Aurelius promptly moved for a stay pending appeal under Bankruptcy Rule 8007. The Bankruptcy Court held a hearing on the motion at which it considered whether to issue a stay and, if so, whether to condition it on a bond. Aurelius opposed posting a bond in any amount. The Court stayed its confirmation order, but it also considered how much an unsuccessful appeal by Aurelius would cost Tribune. As a result of this valuation, the Court conditioned its stay on Aurelius's posting a $1.5 billion bond to indemnify Tribune against the estimated costs associated with staying the order for the likely time to appeal. In re Tribune Co., 477 B.R. 465, 482 (Bankr.D.Del.2012).

With the threat of equitable mootness looming, Aurelius and the Trustees filed emergency motions to vacate the bond requirement and to expedite their appeals. The District Court, however, denied the motions and ordered that the briefing schedule for these appeals would be the same as for other appealing parties (who are not before us). Aurelius appealed the denial of the motions related to the bond requirement, but we dismissed the appeal for want of appellate jurisdiction (the denials were not final orders). Aurelius objected that the amount of the bond was prohibitively high, but it has never argued to any court that a lower amount would be reasonable; rather, it has consistently tried to eliminate the bond requirement altogether.

The appeals were fully briefed in the District Court on October 11, 2012, when Aurelius and the Trustees again moved to have their appeals heard separately from the other pending appeals; the District Court did not rule on this motion (which Tribune opposed). On December 5, 2012, Aurelius again moved for expedition (the Court again denied the motion), and the Plan was consummated on December 31. On January 18, 2013, Tribune moved to dismiss the appeals as equitably moot. About 18 months later, the District Court granted that motion.

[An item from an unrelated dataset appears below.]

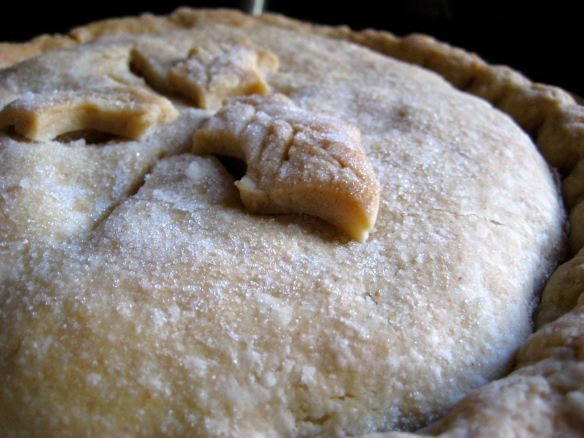 Homemade flakey pastry pie crust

As all agreed, the plan was substantially consummated, and Tribune persuaded the District Court that it could not effectively afford relief without causing undue harm either to reorganized Tribune or to its investors. Aurelius appeals, arguing that the case is not equitably moot and that the Settlement was unreasonably low. The fund seeks modification of the confirmation order to reinstate the LBO–Related Causes of Action that the Settlement resolved so that the claims can be fully litigated or re-settled.

The Trustees...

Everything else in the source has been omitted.